Europeans keep repeating that Western sanctions against Moscow are “not responsible” for the tensions in food markets. For the Belgian Prime Minister, Alexander De Croo, Russia is in the process of “taking world cereals hostage”. Illustration: in addition to the blockade of ports, Moscow “deliberately bombards warehouses and fields”, affirmed the President of the European Commission, Ursula von der Leyen, who accused President Vladimir Putin of using “hunger and cereals to exercise power “. However, “winning the battle for food security is important from a strategic point of view for the Europeans, because otherwise the African countries, already reluctant to support the West against Moscow, will feel betrayed” , warned Italian Prime Minister Mario Draghi.
Possible solutions exist, but…
French President Emmanuel Macron announced on Tuesday that he had proposed to his Russian counterpart Vladimir Putin the vote of a resolution at the UN to lift the blockade of Odessa. Before demining the port to allow bulk carriers to dock there, “we need security guarantees for the Ukrainians, the assurance that the Russians will not take advantage of this to attack”, underlined the French leader. “There is no question that, under the cover of a maritime corridor, there is a weakening of the security situation in Ukraine”, added Charles Michel, President of the Council (body representing the Member States).
President Macron highlighted “the important role” of Turkey, a member of NATO and which holds a strategic position in the Black Sea. “We must prevent a NATO country from finding itself, unwittingly, caught up in an incident leading to a conflict”, worries a European official. According to Mario Draghi, Vladimir Putin has already indicated that he could open access to Odessa “provided that the ships do not carry weapons”, which implies “controls”.

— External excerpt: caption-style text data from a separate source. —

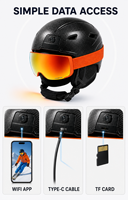 Casque de snowboard et de ski avec caméra et lunettes, design extérieur intelligent, stabilisation 6 axes, coque en PC et corps en EPS pour utilisation sur la neige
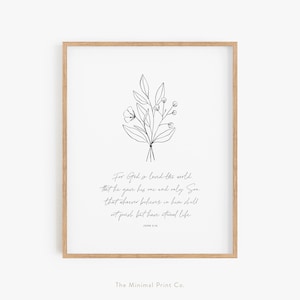 John 3:16, For God So Loved the World, Easter Bible Verse Printable, Gospel Christian Wall Art, Floral Easter Decor, Scripture Wall Art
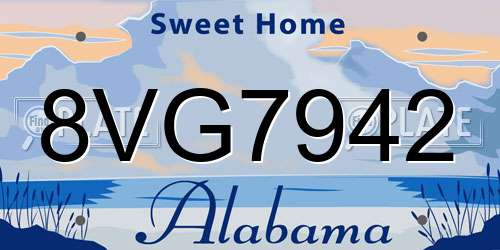 8VG7942 Alabama License Plate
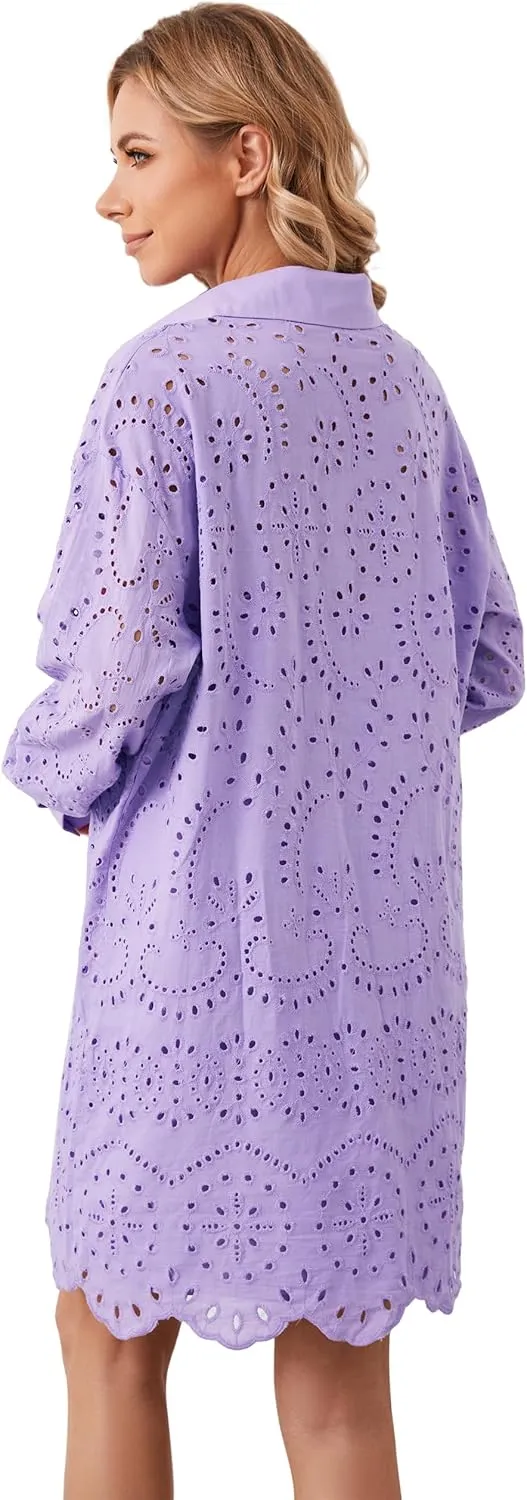 Livtany Womens Button Down Shirt Dress Solid Eyelet Embroidery Cover Up Dress Casual Oversized Long Sleeve Blouse Tops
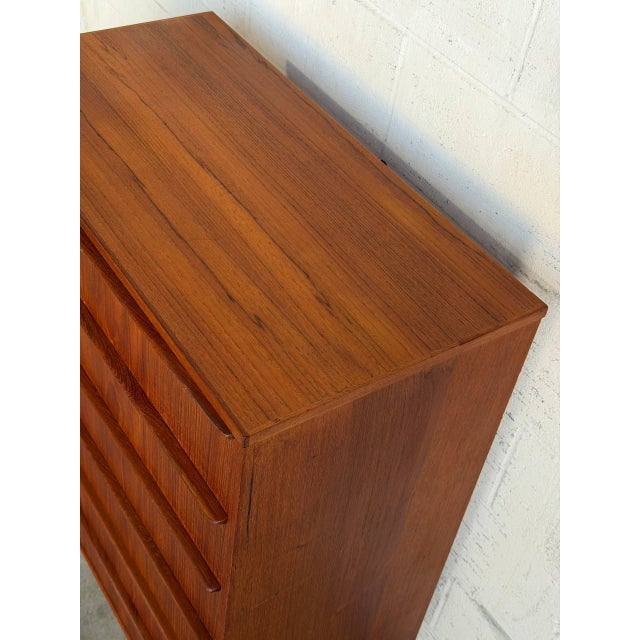 Wood Teak 6-Drawer Tallboy Dresser Danish Mid-Century Modern 1960s For Sale - Image 7 of 12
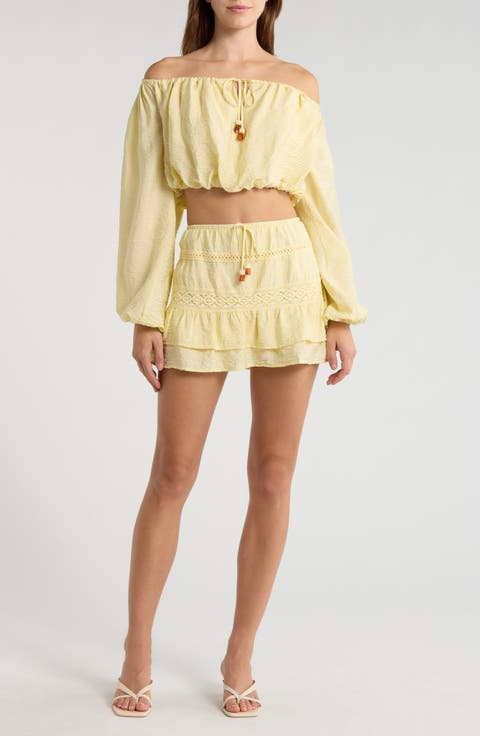 Ruffle Tie Waist Miniskirt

In the immediate future, the leaders of the 27 want to speed up the establishment of “priority routes” to get Ukrainian cereals out by road, rail, or even by barge on the Danube. “It’s complicated for logistical reasons, and more expensive,” noted Charles Michel, however. These routes will allow at best to transport a third of wheat stocks, according to a European source. Ukrainian wagons are not compatible with EU rail networks due to a different wheel gauge, which forces at the border to transship grain into European standard trucks or wagons.
A war with multiple consequences for Africa
Macky Sall was also alarmed at the consequences of European sanctions on the grain trade as the EU will exclude the main Russian bank, Sberbank, from the international financial system Swift, a crucial secure messaging system for transferring funds. “When the Swift system is disrupted, it means that, even if the products (to buy) exist, payment becomes complicated, if not impossible,” he worries. The Senegalese president also warned that soaring prices for fertilizers – mainly produced in Russia, Ukraine and Belarus – could cause a “20-50%” collapse in cereal yields in Africa this year. “The mechanisms are in place so that payments can be made and that there is the possibility of having these fertilizers delivered,” assured Emmanuel Macron. Before the war, Russia and Ukraine together accounted for 30% of world wheat exports.